Como já se sabe, a Operação Carbono Oculto investiga a entrada de recursos de organizações criminosas na economia formal. Isso ocorre não só pela compra de bens usados por seus membros, mas principalmente pelo uso do sistema financeiro para lavagem de dinheiro e pela tomada do controle de empresas de setores legítimos, como usinas de álcool, transportadoras, distribuidoras e postos de combustíveis.
Muitas vezes, os verdadeiros donos dessas empresas permanecem ocultos, por meio de fundos de investimento exclusivos, empresas de fachada e testas de ferro.
Diante desse cenário, o PL Antifacção (PL 5582/2025), apresentado recentemente pelo Ministério da Justiça e pela Advocacia-Geral da União, propõe novas medidas cautelares no processo penal. O objetivo é criar regras específicas para combater as empresas envolvidas em atividades criminosas ou que recebam recursos ilícitos de organizações ligadas ao crime.
Antes de analisar o PL, é importante distinguir três situações de envolvimento de empresas nessas situações. A primeira ocorre quando há crime cometido por funcionários dentro da empresa e ela é a vítima, como nos casos de fraude. A segunda trata de crimes praticados no curso de uma atividade legítima, mas que beneficiam a empresa, como a sonegação fiscal. A terceira, foco do Projeto de Lei, trata de empresas aparentemente legais, mas controladas por organizações criminosas e usadas para lavar dinheiro ou obter lucro com atividades ilícitas.

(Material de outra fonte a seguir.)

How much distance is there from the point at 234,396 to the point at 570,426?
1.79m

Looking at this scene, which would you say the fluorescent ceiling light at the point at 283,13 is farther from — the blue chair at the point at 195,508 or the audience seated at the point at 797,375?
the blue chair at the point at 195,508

A proposta chega em boa hora. Até hoje, a legislação brasileira foi pensada para o bloqueio de bens de pessoas físicas envolvidas em investigações criminais, com base no Código de Processo Penal e na Lei de Lavagem de Dinheiro.
Durante a Operação Lava Jato, por exemplo, o Decreto 3.240/1941, criado para reparar crimes contra a Fazenda Pública, foi usado para bloquear ativos de empresas que se beneficiaram de esquemas investigados, mesmo que esses recursos tivessem sido adquiridos de forma legítima. A jurisprudência acabou ampliando o alcance do decreto, permitindo o bloqueio não apenas dos bens de empresas, mas também de pessoas ligadas a crimes contra o patrimônio público.
Esse bloqueio amplo, porém, pode paralisar atividades legítimas, especialmente quando o dinheiro da empresa é retido judicialmente, impedindo o pagamento de fornecedores, funcionários e tributos. A liberação desses valores depende de longos pedidos ao Judiciário e de extensa comprovação documental para manter o fluxo de caixa e as operações básicas.
Com a aprovação do PL 5582, o país passaria a ter regras processuais penais específicas para o bloqueio de bens de empresas envolvidas com o crime organizado. O texto também prevê a possibilidade de intervenção direta na gestão dessas empresas e a suspensão de contratos com o poder público.
Além das medidas já existentes, o projeto introduz a figura da intervenção judicial em pessoas jurídicas, com duração mínima de seis meses, prorrogável conforme o caso. Durante a intervenção, operações financeiras e societárias podem ser bloqueadas até a nomeação de um gestor judicial. Depois de nomeado, o gestor poderá pedir ao juiz o desbloqueio de ativos necessários para manter as atividades lícitas da empresa, sem o atual excesso de burocracia.
O gestor terá como função avaliar a viabilidade da continuidade das operações legais da empresa, instituição financeira ou fundo sob intervenção. Poderá pedir recuperação judicial ou até a liquidação, se julgar inviável sua manutenção, e deverá enviar relatórios periódicos ao juiz sobre a administração.
Alguns pontos, porém, seguem em aberto. Dada a complexidade e a duração dos processos penais envolvendo o crime organizado, o PL poderia incluir a possibilidade de venda judicial da empresa, a preço de mercado e sob supervisão do juiz, como já ocorre na Lei de Lavagem de Dinheiro em casos de bens sujeitos à deterioração ou com manutenção inviável.
Essa venda não transferiria ao comprador as sanções ligadas às condutas ilícitas anteriores, como as previstas na Lei Anticorrupção, mas manteria as obrigações normais da empresa, como tributos e encargos trabalhistas e previdenciários.
Outro aspecto ausente é a proteção ao gestor judicial. Quais garantias ele e sua família terão ao assumir o controle de uma empresa ligada ao crime? E quem pagará sua remuneração? O Estado ou a própria empresa?
O PL 5582 prevê a suspensão de contratos firmados com o poder público por empresas controladas, direta ou indiretamente, por organizações criminosas. Essa prática é comum em setores como saúde e transporte coletivo.
A proposta de intervenção empresarial trazida pelo Projeto de Lei é promissora e poderia servir também a outros casos semelhantes, evitando que empresas tenham suas operações comprometidas. Ainda assim, restam desafios práticos que só o tempo e os tribunais poderão esclarecer, caso aprovados.